Prof. Dr. Kruse über Netzwerke und Hierarchie

Kommentare

5 Kommentare

  • Chris Chard
    10. März 2011 bei 9:43

    Ausgesprochen interessanter Beitrag! Kann ich klasse für meine Diplomarbeit über Crowdsourcing bei Banken benutzen! Vielen Dank dafür!

    Zum Inhalt:
    Habe gerade eine Studie durchgeführt, die u.a. den Umgang von Bankmitarbeitern mit Web 2.0-Tools abfragt. Ein vorläufiges, deutlich sichtbares Ergebnis ist, dass Mitarbeiter, die Social Media privat nicht nutzen, dies erst recht nicht im Unternehmen tun.
    Daher: Die Akzeptanz von Web 2.0-Tools wird im Unternehmen nicht allein dadurch gesteigert, dass man intern immer weitere Tools einführt.

    Also meine These, die Deinen Blog-Artikel unterstützt:
    Wer will, dass seine Mitarbeiter die internen Social-Media-Werkzeuge wirklich intensiv nutzen, der möge zunächst dafür sorgen, dass seine Belegschaft auf einer privaten, inoffiziellen Ebene mit Web 2.0 vertraut wird.

    Lass uns mal wieder telefonieren – bin gespannt, was es neues bei euch gibt 🙂

    Beste Grüße aus Darmstadt,
    Chris

    • fsw
      fsw
      10. März 2011 bei 10:02

      Hi Chris,

      danke für deinen Kommentar. Ich bin absolut deiner Meinung. In der Volksbank Bühl führen wir zu diesem Zweck verschiedene Schulungen durch, die erstmal nicht viel mit dem Beruf zu tun haben (Internet-Grundlagen, Informationsmanagement via RSS, Social Media Basics, Social Media Advanced ….). Auf diese Art und Weise wollen wir die „Internet-Kompetenz“ fördern um später auf andere Weise davon zu profitieren. Z.B. in dem wir eine Enterprise 2.0 Plattform a la Jive nutzen oder uns mit Crowdsourcing und Open Innovation beschäftigen….

      In diesem Sinne… ich freu mich auf das Telefonat. Viele Grüße aus Bühl,
      Franz

  • 10. März 2011 bei 15:49

    Guter Artikel und schönes Video dazu – danke. Deinen abschließenden Thesen stimme ich zu.

    Beste Grüße
    Andreas Köster

  • 12. März 2011 bei 17:36

    Hallo,

    guter Artikel. Wissenschaftlich sehr schön hergeleitet. Die Theorie ist nachvollziehbar und die Schlussfolgerung, dass vor allem die Angst vor Kontrollverlust die Freigabe von Social Media am Arbeitsplatz verhindert ist absolut richtig.

    Auf der anderen Seite besteht das Problem für Unternehmen eben genau in der Tatsache, dass Wissen sich immer schneller erneuert und weiter entwickelt . Da Wissen jedoch der Treibstoff der meisten Unternehmensmodelle ist, können Unternehmen nicht darauf verzichten möglichst viele relevante Informationen in das Unternehmen hereinzuholen. Dafür braucht man die Peripherie, weil es die Zentren überfordert. Wer dies nicht einsieht und lieber so weiter machen möchte wie bisher, wird relativ schnell vom Markt dafür bestraft werden.

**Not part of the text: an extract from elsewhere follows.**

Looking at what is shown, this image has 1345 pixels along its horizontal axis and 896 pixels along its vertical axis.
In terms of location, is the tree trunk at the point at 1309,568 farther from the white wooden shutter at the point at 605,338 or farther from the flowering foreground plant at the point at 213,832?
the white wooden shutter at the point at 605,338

    Die Angst vor Kontrollverlust und damit auch das Verbot der Social Media Nutzung am Arbeitsplatz wirft auch kein gutes Licht auf das Menschen- oder Mitarbeiterbild der Kontrollfreaks. Auf der anderen Seite hat natürlich auch jedes Unternehmen irgendwie die Mitarbeiter, die es verdient. Schon seit Jahrzehnten weiss man, das abwechslungsreiche, selbstbestimmte und inhaltlich gehaltvolle Arbeiten die Mitarbeiter motivieren. Ausserdem ist eine Trennung von Privat und Arbeit in der Internetökonomie gar nicht mehr möglich und von vielen Mitarbeitern auch nicht mehr gewünscht. Insofern tragen auch private Aktivitäten am Arbeitsplatz zur Motivation der Mitarbeiter bei.

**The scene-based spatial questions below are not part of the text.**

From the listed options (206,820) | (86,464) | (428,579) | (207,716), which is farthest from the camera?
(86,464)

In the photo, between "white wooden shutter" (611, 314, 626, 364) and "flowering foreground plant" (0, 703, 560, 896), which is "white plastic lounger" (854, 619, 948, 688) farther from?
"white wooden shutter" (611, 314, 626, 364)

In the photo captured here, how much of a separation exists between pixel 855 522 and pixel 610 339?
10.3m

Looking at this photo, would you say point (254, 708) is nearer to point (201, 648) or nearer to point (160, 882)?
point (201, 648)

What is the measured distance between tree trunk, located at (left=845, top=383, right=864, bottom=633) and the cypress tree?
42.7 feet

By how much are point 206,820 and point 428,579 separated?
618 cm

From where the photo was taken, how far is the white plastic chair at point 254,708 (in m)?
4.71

    Zusätzlich geht es auch noch um Veränderung. Vieles was für uns ältere Neu ist, ist für die jungen Menschen ganz normal. Das Internet ist keine Technologie und vor allem keine minderwertige Technologie, die als Zeitverschwendung oder als Spiel zu betrachten ist. Wobei aus dem Spiel bzw. dem spielerischen gerade sehr viel zu lernen wäre, denn im Spiel lernt man jene Fähigkeiten, die in der Internetökonomie erforderlich sind.

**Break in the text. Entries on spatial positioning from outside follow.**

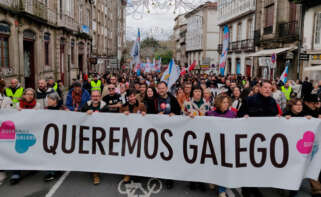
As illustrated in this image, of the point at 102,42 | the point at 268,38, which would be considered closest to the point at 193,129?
the point at 268,38

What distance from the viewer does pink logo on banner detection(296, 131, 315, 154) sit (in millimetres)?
4410

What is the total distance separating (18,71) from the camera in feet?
51.3

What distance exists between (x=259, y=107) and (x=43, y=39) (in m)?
18.0

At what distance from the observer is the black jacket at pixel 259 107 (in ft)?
16.1

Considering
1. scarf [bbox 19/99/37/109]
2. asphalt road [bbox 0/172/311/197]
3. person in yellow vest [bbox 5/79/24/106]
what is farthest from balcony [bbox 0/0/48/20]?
asphalt road [bbox 0/172/311/197]

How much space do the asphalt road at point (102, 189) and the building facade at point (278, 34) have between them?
14979 millimetres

    In der letzten gdi Impuls habe ich ein sehr schönes Zitat von Detlef Gürtler gelesen, das es auf den Punkt bringt.:“ Konzerne sind, neben Nordkorea, das letzte Bollwerk der Planwirtschaft auf Erden. Doch die zentrale Steuerung ökonomischer Prozesse, die auf volkswirtschaftlicher Ebene gescheitert ist, geht auch auf betriebswirtschaftliche Ebene ihrem Ende entgegen.“ „GDI-Impuls Nummer 4 2010, Seite 36. Dem ist meiner Meinung nach nichts mehr hinzuzufügen.